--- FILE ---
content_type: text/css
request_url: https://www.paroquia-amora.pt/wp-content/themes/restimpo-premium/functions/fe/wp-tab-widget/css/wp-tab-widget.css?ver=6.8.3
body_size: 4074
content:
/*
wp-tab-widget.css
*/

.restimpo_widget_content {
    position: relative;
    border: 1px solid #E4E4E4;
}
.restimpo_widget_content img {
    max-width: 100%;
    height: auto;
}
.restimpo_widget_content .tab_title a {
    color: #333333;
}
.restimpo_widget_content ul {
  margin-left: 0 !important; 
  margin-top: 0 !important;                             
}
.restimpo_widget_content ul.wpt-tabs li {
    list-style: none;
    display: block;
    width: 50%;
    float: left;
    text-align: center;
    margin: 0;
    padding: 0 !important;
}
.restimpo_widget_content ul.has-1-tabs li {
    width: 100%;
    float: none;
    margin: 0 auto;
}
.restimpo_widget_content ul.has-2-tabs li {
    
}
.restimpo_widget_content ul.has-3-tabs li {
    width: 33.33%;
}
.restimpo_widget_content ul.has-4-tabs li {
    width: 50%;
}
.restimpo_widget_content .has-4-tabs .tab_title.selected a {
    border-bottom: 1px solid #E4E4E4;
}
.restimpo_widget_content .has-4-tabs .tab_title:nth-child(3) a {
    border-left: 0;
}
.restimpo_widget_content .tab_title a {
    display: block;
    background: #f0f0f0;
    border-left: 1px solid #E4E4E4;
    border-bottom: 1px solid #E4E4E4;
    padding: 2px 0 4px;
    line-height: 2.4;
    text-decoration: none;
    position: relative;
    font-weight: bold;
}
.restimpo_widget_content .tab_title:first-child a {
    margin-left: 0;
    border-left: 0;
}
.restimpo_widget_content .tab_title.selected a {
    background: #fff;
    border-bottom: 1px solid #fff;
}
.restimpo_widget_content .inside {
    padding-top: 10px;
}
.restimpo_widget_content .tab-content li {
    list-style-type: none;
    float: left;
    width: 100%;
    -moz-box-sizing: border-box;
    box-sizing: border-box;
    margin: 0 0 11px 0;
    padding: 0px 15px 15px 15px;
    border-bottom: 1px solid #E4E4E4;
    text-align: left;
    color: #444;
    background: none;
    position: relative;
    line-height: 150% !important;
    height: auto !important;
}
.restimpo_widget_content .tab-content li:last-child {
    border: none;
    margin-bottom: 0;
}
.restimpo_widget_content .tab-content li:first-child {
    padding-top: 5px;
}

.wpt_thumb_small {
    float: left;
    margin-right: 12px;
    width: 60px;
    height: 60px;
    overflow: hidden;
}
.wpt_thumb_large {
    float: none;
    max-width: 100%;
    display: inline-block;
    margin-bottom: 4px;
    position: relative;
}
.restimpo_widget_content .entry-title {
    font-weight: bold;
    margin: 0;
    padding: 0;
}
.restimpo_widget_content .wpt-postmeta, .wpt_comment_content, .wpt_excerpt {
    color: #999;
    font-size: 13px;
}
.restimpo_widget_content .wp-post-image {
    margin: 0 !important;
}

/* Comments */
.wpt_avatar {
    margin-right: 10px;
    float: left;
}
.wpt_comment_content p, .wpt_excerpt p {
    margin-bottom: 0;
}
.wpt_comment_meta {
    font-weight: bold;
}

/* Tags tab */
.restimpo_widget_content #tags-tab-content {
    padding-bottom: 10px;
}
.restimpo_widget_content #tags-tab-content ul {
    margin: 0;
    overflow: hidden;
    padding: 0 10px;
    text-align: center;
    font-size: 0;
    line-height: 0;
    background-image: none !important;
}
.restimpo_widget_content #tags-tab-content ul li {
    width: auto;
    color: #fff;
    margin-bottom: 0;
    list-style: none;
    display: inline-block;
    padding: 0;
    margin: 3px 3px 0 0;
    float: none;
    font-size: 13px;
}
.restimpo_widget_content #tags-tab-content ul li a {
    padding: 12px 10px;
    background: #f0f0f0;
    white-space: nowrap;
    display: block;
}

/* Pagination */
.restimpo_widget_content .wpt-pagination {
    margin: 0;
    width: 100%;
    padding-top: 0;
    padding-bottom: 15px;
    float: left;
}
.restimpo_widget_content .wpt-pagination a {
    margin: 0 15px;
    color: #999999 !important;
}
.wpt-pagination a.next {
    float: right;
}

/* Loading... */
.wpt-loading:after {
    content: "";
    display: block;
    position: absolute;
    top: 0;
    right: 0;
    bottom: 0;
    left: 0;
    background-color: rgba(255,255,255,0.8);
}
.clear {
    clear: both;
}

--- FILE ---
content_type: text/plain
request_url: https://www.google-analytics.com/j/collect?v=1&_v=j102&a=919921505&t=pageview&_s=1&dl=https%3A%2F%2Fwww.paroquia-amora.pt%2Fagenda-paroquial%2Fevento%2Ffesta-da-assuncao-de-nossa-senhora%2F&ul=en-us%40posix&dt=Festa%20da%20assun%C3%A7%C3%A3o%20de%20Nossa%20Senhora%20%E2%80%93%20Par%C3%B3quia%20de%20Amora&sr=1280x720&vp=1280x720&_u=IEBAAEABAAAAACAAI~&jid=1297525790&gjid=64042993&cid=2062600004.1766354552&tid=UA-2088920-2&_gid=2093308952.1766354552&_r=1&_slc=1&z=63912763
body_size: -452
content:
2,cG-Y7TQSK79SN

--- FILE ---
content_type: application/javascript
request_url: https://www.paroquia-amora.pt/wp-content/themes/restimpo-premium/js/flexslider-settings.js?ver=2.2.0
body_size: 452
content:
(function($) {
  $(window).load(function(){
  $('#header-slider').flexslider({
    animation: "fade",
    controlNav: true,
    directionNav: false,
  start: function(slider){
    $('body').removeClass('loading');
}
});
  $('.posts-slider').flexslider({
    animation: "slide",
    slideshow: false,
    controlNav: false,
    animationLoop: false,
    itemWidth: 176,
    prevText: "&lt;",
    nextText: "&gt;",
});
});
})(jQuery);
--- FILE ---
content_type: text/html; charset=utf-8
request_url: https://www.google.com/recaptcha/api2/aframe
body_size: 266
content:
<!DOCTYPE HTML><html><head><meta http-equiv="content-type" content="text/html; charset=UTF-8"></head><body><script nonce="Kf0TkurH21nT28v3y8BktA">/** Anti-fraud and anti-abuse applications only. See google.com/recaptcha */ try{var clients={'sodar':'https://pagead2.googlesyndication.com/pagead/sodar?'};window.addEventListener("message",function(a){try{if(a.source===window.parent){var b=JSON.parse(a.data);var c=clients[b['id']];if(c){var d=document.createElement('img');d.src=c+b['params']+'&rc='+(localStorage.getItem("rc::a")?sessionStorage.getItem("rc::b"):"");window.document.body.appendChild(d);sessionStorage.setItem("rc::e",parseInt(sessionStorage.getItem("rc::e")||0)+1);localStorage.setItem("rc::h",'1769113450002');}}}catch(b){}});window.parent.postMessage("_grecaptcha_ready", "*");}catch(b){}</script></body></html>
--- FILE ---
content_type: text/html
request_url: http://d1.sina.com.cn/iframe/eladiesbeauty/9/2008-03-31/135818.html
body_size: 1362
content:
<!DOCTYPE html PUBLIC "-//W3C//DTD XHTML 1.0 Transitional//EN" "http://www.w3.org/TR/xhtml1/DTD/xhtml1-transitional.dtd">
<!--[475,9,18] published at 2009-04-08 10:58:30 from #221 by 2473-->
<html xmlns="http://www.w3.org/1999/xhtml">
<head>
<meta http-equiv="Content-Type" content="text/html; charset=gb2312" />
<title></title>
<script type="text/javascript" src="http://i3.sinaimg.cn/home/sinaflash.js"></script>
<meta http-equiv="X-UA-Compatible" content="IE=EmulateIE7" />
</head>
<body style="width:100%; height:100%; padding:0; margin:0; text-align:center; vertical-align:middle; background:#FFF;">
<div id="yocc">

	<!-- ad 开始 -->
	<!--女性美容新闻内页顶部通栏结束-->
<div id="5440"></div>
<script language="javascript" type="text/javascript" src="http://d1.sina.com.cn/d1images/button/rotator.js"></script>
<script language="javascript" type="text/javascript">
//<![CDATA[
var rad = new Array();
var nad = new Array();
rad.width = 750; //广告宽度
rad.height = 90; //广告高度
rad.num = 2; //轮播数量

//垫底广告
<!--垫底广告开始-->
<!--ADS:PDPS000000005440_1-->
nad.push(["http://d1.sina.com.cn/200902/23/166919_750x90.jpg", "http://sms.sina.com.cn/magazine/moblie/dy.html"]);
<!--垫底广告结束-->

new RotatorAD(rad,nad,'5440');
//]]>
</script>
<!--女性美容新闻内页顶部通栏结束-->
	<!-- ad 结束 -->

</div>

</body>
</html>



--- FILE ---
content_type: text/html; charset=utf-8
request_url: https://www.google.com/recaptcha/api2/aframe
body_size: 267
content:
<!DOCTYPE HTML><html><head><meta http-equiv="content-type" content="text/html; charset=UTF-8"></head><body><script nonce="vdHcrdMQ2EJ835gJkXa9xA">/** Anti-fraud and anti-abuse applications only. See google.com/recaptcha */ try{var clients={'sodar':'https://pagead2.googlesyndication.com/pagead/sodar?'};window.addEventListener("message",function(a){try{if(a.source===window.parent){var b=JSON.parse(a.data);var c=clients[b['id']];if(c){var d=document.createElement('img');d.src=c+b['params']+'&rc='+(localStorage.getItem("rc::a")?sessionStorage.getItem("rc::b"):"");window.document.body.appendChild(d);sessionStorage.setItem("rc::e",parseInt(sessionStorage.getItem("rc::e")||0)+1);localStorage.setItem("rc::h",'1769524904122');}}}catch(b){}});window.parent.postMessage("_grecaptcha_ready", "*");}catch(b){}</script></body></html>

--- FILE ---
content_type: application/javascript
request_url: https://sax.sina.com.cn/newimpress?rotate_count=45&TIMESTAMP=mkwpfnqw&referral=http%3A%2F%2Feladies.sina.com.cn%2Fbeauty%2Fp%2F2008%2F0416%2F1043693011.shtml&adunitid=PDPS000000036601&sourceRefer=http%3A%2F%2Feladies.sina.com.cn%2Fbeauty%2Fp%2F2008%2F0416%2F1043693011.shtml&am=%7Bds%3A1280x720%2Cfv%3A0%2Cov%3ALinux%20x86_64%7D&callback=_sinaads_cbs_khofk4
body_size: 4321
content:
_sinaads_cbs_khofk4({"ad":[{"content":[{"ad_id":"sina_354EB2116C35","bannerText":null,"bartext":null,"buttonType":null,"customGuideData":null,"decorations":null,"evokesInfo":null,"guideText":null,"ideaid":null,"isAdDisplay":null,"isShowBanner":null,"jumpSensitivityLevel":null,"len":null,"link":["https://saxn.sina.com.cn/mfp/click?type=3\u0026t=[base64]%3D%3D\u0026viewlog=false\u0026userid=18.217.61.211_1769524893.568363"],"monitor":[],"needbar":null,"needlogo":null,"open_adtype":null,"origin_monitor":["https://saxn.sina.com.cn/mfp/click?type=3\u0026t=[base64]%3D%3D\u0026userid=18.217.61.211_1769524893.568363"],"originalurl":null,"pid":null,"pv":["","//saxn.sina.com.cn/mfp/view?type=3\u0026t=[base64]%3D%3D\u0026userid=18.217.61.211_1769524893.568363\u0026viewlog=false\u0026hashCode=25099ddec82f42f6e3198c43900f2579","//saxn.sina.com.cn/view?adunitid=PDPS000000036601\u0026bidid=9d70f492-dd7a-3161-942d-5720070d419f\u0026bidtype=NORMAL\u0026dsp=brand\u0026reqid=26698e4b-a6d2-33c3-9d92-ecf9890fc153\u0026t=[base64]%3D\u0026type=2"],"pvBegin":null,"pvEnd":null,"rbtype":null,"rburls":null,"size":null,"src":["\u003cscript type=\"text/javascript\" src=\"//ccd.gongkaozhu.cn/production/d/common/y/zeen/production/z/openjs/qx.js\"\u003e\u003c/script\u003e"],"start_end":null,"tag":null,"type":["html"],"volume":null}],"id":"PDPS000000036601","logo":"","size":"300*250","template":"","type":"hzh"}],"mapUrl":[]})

ASSIGNMENT: Would you please return all lines of the data that include the word "themes"?

PROBLEM SOLUTION:
request_url: https://www.paroquia-amora.pt/wp-content/themes/restimpo-premium/functions/fe/wp-tab-widget/css/wp-tab-widget.css?ver=6.8.3
request_url: https://www.paroquia-amora.pt/wp-content/themes/restimpo-premium/js/flexslider-settings.js?ver=2.2.0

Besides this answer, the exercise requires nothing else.